Receding Planes
A depth-building strategy where the frame is constructed from overlapping layers—walls, buildings, fences, lots, signs, trees—so that space steps backward in clear stages. Receding Planes emphasizes how the city is built: surfaces in front of surfaces, corridors inside corridors.
Glassy Eyes
Glassy Eyes is the practice of treating windows as the city’s gaze: repeating panes that read like pupils, grids that feel like a thousand watching eyes, and reflective glass that turns a building into a living surface. The subject isn’t “a building” so much as the expression created by its windows—orderly, anxious, playful, severe, curious.
Custom Framing
Custom Framing is the deliberate use of a built or found “frame-within-the-frame” to shape what the viewer sees—branches, windows, arches, railings, doorways, architectural cutouts, even the negative space between buildings.

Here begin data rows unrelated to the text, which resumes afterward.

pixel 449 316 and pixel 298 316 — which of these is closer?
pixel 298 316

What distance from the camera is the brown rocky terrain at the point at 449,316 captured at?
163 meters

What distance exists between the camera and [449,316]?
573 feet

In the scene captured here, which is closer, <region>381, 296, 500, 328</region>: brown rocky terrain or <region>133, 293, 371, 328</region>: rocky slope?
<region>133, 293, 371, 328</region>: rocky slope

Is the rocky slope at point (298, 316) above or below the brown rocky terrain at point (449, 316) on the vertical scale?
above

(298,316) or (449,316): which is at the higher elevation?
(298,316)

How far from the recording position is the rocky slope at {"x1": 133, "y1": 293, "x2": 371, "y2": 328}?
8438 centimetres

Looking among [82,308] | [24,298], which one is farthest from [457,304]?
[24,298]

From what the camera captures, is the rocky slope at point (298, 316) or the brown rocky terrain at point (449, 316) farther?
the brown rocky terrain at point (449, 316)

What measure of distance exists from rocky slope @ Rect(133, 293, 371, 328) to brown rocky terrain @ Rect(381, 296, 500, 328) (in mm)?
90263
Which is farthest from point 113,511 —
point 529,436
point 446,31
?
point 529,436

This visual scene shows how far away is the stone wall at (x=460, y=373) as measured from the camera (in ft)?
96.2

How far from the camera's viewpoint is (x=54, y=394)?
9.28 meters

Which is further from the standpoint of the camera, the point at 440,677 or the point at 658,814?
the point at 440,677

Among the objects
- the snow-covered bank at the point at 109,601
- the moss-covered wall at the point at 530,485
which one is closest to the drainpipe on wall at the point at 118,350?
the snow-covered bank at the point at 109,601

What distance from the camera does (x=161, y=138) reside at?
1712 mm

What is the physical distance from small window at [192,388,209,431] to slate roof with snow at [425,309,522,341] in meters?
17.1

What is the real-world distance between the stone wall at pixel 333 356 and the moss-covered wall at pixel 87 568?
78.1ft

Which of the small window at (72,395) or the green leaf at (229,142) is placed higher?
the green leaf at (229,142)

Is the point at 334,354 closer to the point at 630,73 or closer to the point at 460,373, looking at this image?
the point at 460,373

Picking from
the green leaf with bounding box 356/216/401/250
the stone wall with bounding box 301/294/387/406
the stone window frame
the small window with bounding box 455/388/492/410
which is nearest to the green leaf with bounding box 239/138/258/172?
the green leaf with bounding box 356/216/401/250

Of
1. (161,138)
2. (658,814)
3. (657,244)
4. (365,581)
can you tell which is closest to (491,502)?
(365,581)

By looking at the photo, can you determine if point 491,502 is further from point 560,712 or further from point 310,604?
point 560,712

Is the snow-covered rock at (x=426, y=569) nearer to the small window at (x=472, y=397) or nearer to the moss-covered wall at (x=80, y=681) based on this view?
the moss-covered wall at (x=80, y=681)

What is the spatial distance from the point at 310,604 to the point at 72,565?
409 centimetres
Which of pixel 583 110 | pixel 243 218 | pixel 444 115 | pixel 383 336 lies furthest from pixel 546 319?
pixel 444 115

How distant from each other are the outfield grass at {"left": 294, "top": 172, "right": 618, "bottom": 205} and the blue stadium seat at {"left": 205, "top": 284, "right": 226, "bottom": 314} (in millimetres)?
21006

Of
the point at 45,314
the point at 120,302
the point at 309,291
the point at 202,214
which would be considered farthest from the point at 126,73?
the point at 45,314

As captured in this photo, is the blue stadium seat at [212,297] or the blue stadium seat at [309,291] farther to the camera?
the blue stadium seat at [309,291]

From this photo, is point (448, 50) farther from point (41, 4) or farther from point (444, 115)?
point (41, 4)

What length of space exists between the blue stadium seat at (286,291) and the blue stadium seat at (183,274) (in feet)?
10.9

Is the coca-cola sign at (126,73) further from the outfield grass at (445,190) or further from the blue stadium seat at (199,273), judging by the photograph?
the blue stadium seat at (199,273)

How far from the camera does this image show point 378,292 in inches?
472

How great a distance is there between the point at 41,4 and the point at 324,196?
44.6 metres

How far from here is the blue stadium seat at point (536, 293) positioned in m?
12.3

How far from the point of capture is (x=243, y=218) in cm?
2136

The goal isn’t just to “surround” the subject, but to design a threshold: a controlled opening that directs attention, establishes depth, and turns the edge of the photograph into an active compositional tool.
Reflected City
Reflected City is the practice of using large surfaces—glass, polished stone, metal, water, glossy paint—to capture a second scene inside the first. The world becomes a double exposure you didn’t manufacture: skyline inside a window grid, trees rippling across a façade, a street folded into chrome.
Long Exposure
A technique where slower shutter speeds (from fractions of a second to many seconds) transform movement into blur, streaks, and flow—turning crowds into mist, traffic into light trails, and water into glass.
Horizon Harmonics
Most photographs rely on a single horizon to anchor the viewer. Horizon Harmonics is the practice of finding a "sequence" of horizons within a single frame—edges where color, material, or light shift abruptly. By aligning these secondary horizons so they run parallel, you create a visual "resonance" that gives the image a sense of immense, orderly scale.
Urban Mosaic
Urban Mosaic is the practice of building a photograph from fragments—layers, reflections, frames, signage, repeated windows, and partial scenes—so the image reads like a collage of city moments rather than a single-subject view.